* [Work task 1]: In the strengths and weaknesses review, which three things does it say consumers need to be in measures to protect their information?
* [Work task 2]: Can you give the text that follows the strengths and weaknesses review, starting after its final sentence?

+====Strengths and Weaknesses====
+This article demonstrated many strengths, first it suggested privacy changes could have an ability to reach a large and broad sample of consumers that already collect and continuously stream data on a range of potentially sensitive and possibly illegal behaviors and events. Research shows that most Americans consider information stored on their mobile phones to be as, or even more private than the information stored in their personal computers.  This is an apparent disconnect between perception of privacy and how personal data is used. This research therefore suggested ways to enhance technological literacy are needed. Continued strengths from this literature suggest that rather than the people having to voice concerns about the risks in health research and care, that the scientific community should increase its efforts to teach the public about privacy and security risks in these technologies. This article therefore proposes changes to mobile health apps by including the addition of specific data management processes for individual security and privacy. Lastly, it highlights ways to standardize requirements within these applications that will improve uniformity in research, and how these changes will provide more clarity for researchers as they design research protocols to support digital privacy and security for all users. One areas of study weakness was noted in the results section where the authors go into detail on how consumers need to be more aware, proactive and involved in measures to protect their information, however in the discussion the focus was more on the providers to make these applications more transparent. The article should be addressed to all parties with shared responsibilities in the management of personal and private health care related information.

Extracted data entries:
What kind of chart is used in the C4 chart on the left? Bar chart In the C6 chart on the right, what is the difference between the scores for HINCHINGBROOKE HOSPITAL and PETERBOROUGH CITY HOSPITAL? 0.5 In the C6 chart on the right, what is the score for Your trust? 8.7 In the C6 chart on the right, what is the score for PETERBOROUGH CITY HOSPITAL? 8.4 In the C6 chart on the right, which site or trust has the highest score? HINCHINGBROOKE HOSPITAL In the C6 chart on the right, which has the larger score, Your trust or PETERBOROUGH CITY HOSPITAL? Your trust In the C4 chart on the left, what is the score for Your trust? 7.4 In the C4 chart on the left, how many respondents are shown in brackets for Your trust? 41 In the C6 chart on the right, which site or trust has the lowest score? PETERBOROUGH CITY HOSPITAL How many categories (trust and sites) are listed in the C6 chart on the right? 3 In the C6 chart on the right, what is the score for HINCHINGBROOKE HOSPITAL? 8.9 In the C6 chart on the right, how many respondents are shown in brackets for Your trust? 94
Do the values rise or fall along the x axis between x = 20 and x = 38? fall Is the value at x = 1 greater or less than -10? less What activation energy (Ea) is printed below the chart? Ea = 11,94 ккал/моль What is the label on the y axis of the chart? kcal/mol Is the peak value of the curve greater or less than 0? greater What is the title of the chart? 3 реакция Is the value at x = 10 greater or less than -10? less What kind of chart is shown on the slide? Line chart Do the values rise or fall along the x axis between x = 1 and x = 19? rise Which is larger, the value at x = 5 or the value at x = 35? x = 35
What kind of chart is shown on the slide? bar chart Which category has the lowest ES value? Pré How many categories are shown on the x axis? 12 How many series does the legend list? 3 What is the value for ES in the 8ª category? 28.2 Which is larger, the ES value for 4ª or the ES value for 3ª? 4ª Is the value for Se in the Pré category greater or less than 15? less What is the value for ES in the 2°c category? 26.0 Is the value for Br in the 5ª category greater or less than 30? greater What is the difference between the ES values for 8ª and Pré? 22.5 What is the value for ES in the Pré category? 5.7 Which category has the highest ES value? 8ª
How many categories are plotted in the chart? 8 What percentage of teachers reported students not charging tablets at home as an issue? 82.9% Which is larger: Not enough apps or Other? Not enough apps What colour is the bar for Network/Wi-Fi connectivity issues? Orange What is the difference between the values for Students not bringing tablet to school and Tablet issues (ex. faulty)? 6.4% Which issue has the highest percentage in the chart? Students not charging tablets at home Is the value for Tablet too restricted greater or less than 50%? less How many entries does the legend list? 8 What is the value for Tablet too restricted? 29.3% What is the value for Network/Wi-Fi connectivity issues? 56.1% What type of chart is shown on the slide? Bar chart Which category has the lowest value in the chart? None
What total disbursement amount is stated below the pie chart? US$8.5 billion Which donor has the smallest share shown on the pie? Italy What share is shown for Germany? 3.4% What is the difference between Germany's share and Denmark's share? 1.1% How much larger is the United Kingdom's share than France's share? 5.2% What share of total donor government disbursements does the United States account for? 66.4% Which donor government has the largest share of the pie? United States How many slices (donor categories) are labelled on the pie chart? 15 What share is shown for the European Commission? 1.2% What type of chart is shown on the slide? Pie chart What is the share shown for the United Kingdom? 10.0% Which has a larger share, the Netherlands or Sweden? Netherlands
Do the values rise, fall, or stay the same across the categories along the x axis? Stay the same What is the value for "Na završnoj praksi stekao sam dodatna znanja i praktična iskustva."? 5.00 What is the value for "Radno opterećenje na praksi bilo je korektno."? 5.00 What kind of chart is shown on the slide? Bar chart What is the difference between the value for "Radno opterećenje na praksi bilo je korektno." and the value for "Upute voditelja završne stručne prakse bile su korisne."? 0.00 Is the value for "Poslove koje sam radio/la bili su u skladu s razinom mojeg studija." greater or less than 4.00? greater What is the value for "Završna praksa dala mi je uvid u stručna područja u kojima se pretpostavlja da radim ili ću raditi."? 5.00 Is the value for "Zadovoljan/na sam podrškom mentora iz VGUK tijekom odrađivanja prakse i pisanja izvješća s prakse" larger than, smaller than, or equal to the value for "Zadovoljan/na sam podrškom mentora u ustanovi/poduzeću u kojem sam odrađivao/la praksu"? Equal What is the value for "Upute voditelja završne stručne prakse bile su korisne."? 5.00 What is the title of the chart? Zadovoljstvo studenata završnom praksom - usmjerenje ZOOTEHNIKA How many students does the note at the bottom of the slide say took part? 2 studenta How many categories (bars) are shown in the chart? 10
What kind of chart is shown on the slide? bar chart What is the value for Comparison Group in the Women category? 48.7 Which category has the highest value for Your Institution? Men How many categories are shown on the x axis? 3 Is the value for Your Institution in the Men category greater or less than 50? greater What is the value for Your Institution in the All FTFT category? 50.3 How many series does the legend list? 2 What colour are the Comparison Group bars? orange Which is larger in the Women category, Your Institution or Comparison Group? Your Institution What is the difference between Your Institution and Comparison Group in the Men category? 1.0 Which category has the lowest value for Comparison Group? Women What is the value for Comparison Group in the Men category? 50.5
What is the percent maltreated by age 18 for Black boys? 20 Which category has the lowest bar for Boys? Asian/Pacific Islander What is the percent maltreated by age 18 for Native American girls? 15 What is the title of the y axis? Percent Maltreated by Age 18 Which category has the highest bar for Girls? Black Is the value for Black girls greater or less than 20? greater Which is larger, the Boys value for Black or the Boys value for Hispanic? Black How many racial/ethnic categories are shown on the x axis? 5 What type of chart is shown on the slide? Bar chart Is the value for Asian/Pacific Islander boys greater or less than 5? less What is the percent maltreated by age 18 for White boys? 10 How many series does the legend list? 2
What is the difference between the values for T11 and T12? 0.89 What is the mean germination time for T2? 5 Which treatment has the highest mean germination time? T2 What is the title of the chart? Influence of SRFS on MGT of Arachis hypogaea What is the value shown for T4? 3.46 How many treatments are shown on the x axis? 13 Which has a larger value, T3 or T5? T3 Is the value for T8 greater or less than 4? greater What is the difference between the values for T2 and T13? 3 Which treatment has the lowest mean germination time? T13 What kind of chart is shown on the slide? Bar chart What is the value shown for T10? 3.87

* [Your response 1]: Aware, proactive and involved.

* [Your response 2]:
+====Assessment====
+Conclusions of this study suggest that adopting standard guidelines and creating a regulatory framework for mobile health apps will help address the challenges and to avoid the security risks associated with these platforms. Key findings propose that regulators must develop standards that the developers need to adhere to ensure privacy and security of users.  It also suggests that the Involvement of healthcare professionals on factors such as functionality, usability and security will enhance the trustworthiness of the apps and increase their adoption by trusted consumers. Therefore, developers and healthcare professionals must work together to establish standards and develop clear guidelines for app development. This study aimed to enlighten users, and to encourage their education within the benefits and risks of using mHealth apps.